▶ _Required action 1_:
In the serplulimab cost-effectiveness passage, how many Monte Carlo simulations did the probabilistic sensitivity analysis involve?
▶ _Required action 2_:
Transcribe the serplulimab cost-effectiveness passage from "The ICER is" up to and including "the results obtained.".
▶ _Required action 3_:
Pick up the serplulimab cost-effectiveness passage after its final sentence and continue writing it.
Document passage: Begin
Costs were converted from Chinese Renminbi (RMB) to United States dollars (US$) using the average exchange rate of 6.73 RMB to 1 US$ in the year 2022 (16). To account for the time value of money, future costs and utilities were discounted at a rate of 5% (17). Chemotherapy doses were determined based on a standardized model that assumes a body weight of 60 kg, creatinine clearance of 70μmol/L and a body surface area of 1.72 m2.
The assessment of health-related quality of life is a crucial aspect in evaluating the impact of health conditions on individuals. Utility values are commonly employed to measure health-related quality of life, representing scores ranging from 0 to 1 that signify the poorest and healthiest states respectively. However, in the ASTRUM-005 clinical trial, there was a lack of utility data specifically related to healthy living. Therefore, it was necessary to rely on utility values reported in published literature. It is important to note that these selected utility values will also undergo rigorous sensitivity analysis to thoroughly examine their influence on the study’s findings.
Moreover, this study also takes into consideration the adverse effects of drug-related events on health-related quality of life.Both the associated costs and utility values are included in Table 1.
2.5 Sensitivity analysis
To examine the potential factors influencing the incremental cost-effectiveness ratio (ICER), a comprehensive sensitivity analysis was conducted. Specifically, a one-way sensitivity analysis was performed by adjusting each input parameter by ±25% to assess its impact on the ICER. The outcomes of this analysis were visually represented using a tornado plot, which effectively showcased the magnitude of influence that each parameter exerted on the ICER.
Furthermore, to ensure the robustness of our findings, a probabilistic sensitivity analysis (PSA)was executed. This involved conducting 1000 Monte Carlo simulations, which allowed for a more comprehensive assessment of the uncertainties associated with the ICER. In this PSA, the cost factor was modeled utilizing a gamma distribution, while the utility value factor was captured using a beta distribution. To better present these results, scatter plots were employed, enabling a clear and concise depiction of the outcomes.
Collectively, these analyses offer valuable insights into the potential variability and uncertainties surrounding the resulting ICERs. By systematically assessing the influence of various parameters and conducting a probabilistic assessment, we are able to enhance the robustness and reliability of our findings, thereby providing a more comprehensive understanding of the effectiveness and cost implications of the intervention under investigation.
3 Result
3.1 The result of base case analysis
The addition of serplulimab to the treatment regimen for ES-SCLC has been found to have a significant positive impact on the QALYs, with a gain of 0.626 compared to chemotherapy alone. However, this improved outcome is accompanied by an additional cost of $10,893.995. Consequently, the ICER for incorporating serplulimab into the treatment regimen for ES-SCLC has been calculated to be $17,402.548 per QALY gained.
The ICER is an important measure used to assess the value for money of a healthcare intervention. In this case, the ICER of $17402.548 per QALY gained falls below the WTP threshold of $37,304.346 per QALY, suggesting that the combination therapy of serplulimab and chemotherapy may be considered a cost-effective option for managing ES-SCLC. Table 2 presents the detailed findings from the base case investigation, providing a comprehensive overview of the results obtained.
Document passage: End
Dataset extract: Begin
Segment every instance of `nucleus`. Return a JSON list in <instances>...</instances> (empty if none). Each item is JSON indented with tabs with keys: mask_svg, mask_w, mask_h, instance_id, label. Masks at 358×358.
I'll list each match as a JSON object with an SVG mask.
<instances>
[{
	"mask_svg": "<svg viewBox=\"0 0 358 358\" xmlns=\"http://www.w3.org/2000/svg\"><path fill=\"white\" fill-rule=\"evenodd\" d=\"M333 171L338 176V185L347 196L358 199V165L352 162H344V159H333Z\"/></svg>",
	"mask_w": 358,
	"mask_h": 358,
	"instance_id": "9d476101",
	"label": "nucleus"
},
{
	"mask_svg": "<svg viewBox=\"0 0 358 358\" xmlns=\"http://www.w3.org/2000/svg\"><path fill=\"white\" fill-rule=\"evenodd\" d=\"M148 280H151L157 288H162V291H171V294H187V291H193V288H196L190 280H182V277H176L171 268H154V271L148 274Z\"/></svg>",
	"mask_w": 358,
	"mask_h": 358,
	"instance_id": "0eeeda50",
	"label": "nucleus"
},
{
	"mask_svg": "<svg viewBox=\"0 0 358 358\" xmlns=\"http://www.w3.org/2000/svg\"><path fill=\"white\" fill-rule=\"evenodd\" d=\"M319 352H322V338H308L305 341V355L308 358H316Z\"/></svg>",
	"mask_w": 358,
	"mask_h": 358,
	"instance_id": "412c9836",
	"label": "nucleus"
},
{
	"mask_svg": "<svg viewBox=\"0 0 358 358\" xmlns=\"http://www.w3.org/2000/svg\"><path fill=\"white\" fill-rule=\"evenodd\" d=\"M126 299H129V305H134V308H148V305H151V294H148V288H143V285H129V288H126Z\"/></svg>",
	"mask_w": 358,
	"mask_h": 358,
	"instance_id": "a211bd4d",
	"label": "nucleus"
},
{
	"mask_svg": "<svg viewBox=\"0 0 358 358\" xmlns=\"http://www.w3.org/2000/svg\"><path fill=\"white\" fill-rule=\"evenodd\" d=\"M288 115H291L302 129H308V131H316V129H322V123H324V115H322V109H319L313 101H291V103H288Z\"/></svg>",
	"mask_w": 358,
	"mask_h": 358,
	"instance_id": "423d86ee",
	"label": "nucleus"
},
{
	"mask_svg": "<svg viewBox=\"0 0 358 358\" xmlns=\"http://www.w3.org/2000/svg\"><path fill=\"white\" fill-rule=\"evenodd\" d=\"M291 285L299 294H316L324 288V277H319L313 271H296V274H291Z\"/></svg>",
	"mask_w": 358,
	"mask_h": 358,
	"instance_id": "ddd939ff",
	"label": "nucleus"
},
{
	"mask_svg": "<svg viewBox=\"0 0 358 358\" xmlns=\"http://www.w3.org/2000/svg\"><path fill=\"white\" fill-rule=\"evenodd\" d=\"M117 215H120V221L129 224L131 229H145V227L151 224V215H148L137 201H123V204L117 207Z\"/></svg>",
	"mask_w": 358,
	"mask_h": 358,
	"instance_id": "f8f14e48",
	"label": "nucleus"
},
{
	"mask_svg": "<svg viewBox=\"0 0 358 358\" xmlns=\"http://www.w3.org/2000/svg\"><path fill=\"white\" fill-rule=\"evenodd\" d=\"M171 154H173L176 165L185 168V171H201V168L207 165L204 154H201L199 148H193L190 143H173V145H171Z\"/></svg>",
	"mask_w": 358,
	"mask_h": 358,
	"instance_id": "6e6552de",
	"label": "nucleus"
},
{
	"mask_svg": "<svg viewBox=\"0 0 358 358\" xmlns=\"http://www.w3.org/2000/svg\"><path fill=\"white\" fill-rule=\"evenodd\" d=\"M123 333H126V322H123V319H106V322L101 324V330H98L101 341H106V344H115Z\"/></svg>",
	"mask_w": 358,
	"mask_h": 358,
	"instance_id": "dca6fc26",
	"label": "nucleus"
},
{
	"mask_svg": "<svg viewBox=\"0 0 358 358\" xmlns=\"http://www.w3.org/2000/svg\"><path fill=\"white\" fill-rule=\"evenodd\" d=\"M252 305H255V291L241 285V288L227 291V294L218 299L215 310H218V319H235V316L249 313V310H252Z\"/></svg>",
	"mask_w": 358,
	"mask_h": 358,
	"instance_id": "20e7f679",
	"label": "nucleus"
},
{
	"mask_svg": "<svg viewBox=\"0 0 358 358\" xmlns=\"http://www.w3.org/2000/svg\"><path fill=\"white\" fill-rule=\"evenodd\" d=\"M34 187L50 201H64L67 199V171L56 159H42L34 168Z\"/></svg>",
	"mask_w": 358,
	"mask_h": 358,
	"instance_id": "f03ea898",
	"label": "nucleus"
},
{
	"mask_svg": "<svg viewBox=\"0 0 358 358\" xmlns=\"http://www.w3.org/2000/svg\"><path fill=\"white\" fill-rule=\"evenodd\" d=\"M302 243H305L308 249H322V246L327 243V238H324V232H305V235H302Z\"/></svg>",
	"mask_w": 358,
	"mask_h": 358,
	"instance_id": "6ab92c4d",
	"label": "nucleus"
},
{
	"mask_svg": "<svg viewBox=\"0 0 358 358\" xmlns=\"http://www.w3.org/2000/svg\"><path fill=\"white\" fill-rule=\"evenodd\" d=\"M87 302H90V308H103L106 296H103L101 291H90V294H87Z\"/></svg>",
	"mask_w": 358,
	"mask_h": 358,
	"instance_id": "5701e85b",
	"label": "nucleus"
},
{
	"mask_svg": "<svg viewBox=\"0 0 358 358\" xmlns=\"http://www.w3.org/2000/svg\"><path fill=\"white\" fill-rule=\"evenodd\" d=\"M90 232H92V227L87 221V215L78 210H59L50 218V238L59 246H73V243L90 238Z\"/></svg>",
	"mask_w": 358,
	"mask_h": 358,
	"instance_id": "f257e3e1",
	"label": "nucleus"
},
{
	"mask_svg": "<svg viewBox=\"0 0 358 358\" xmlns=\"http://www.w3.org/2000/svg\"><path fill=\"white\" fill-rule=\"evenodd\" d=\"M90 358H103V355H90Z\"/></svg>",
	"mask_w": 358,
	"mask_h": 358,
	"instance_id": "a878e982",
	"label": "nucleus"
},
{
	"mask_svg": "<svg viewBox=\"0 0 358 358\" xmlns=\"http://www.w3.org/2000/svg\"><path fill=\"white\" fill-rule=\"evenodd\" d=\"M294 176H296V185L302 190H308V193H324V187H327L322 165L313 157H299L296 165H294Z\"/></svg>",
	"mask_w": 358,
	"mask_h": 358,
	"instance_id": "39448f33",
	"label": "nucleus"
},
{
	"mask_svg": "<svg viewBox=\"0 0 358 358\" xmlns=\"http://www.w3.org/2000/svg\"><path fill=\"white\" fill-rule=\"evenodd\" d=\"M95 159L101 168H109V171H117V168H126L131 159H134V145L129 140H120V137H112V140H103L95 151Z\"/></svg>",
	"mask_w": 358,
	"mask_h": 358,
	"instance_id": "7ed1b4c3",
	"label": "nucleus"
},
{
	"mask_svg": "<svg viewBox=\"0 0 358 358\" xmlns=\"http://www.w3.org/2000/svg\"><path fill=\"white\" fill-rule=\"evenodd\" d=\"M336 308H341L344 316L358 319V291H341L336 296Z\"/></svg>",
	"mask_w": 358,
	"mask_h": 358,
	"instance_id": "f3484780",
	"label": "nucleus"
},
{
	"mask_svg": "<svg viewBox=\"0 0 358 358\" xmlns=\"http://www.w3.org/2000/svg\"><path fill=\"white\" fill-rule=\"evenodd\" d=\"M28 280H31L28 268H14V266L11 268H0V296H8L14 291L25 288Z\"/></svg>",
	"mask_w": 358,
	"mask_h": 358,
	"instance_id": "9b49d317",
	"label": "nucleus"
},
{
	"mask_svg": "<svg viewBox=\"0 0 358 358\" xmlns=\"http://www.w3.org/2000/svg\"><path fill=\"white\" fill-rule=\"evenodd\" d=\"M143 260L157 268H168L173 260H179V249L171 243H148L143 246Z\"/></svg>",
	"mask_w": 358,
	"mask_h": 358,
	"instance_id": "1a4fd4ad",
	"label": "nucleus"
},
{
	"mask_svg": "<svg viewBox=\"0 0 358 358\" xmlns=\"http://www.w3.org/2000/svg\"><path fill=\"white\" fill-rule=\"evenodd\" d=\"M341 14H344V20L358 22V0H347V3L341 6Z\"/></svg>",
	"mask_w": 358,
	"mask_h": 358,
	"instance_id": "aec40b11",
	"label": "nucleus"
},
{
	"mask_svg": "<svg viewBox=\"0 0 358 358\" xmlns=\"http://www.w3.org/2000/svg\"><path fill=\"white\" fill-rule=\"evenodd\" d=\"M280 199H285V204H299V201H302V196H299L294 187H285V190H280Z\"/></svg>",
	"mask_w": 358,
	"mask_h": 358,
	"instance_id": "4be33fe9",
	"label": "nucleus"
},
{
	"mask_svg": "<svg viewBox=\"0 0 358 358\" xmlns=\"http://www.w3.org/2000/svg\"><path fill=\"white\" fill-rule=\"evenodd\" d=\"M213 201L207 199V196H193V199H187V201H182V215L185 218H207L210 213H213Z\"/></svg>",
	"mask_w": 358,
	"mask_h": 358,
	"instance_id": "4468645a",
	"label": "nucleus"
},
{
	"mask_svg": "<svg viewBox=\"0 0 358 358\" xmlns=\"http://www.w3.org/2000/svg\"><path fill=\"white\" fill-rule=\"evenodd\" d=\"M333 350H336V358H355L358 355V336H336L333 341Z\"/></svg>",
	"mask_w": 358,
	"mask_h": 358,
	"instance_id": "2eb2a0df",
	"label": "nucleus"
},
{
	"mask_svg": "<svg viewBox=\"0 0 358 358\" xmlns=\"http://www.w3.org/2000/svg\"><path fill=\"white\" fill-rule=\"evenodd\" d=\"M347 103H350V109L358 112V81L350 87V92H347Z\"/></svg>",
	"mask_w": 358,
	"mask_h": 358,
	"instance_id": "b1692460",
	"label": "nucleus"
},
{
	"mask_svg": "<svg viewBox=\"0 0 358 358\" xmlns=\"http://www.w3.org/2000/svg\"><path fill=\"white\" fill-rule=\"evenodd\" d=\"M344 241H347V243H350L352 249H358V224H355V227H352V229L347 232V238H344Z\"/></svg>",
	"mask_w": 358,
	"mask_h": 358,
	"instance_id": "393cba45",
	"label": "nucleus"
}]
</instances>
Dataset extract: End
▶ _Your response 1_:
1000 Monte Carlo simulations.

▶ _Your response 2_:
The ICER is an important measure used to assess the value for money of a healthcare intervention. In this case, the ICER of $17402.548 per QALY gained falls below the WTP threshold of $37,304.346 per QALY, suggesting that the combination therapy of serplulimab and chemotherapy may be considered a cost-effective option for managing ES-SCLC. Table 2 presents the detailed findings from the base case investigation, providing a comprehensive overview of the results obtained.

▶ _Your response 3_:
3.2 Sensitivity analysis result
The tornado plot in Figure 2 provides insights into the results of a one-way sensitivity analysis. It is noteworthy that the cost of best supportive care has the most significant impact on the ICER. Furthermore, several other factors, including the subsequent costs, the utility of PD, cost of serplulimab, and the PFS utility, also demonstrate some influence on the ICER. However, it is important to emphasize that varying these parameters within a ±25% range did not substantially alter the overall findings of the analysis. This observation is crucial as it indicates the robustness of the model and suggests that the results are not highly sensitive to changes in these parameters.
Figure 3 displays a scatterplot depicting the outcomes of the Monte Carlo simulation. It is important to emphasize that the diagonal line in the figure represents the WTP value, which is the key threshold for determining whether the benefits of serplulimab outweigh the associated costs. Significantly, at the WTP threshold of $37,304.346 per QALY, there is a notably high probability, approximately 97.40%, that the group that receives serplulimab is considered the more cost-effective treatment option.
4 Discussion
Lung cancer has emerged as the leading cause of cancer-related mortality worldwide, and it is estimated to cause approximately 1.8 million deaths in 2020, accounting for approximately 18% of all cancer fatalities (23). In addition, it is noteworthy to highlight that a significant proportion of recently identified instances of lung cancer, amounting to more than one-third of all reported cases, along with a staggering 40% of corresponding fatalities, are recorded within the borders of China (24). This disconcerting trend is expected to escalate in the foreseeable future, thereby posing a significant challenge to public health initiatives in China (25). Moreover, health economics studies have elucidated the intricate nature of the economic impact attributable to lung cancer. It is crucial to recognize that the economic burden of this devastating disease extends beyond the direct costs associated with medical treatment and care. The survey conducted by Liu et al. in 2021 revealed that lung cancer patients and their families bear a significant economic burden from a variety of sources (26). This prevailing economic burden not only detrimentally impacts the quality of life of those directly affected but also hampers the overall socio-economic progress and development of the nation.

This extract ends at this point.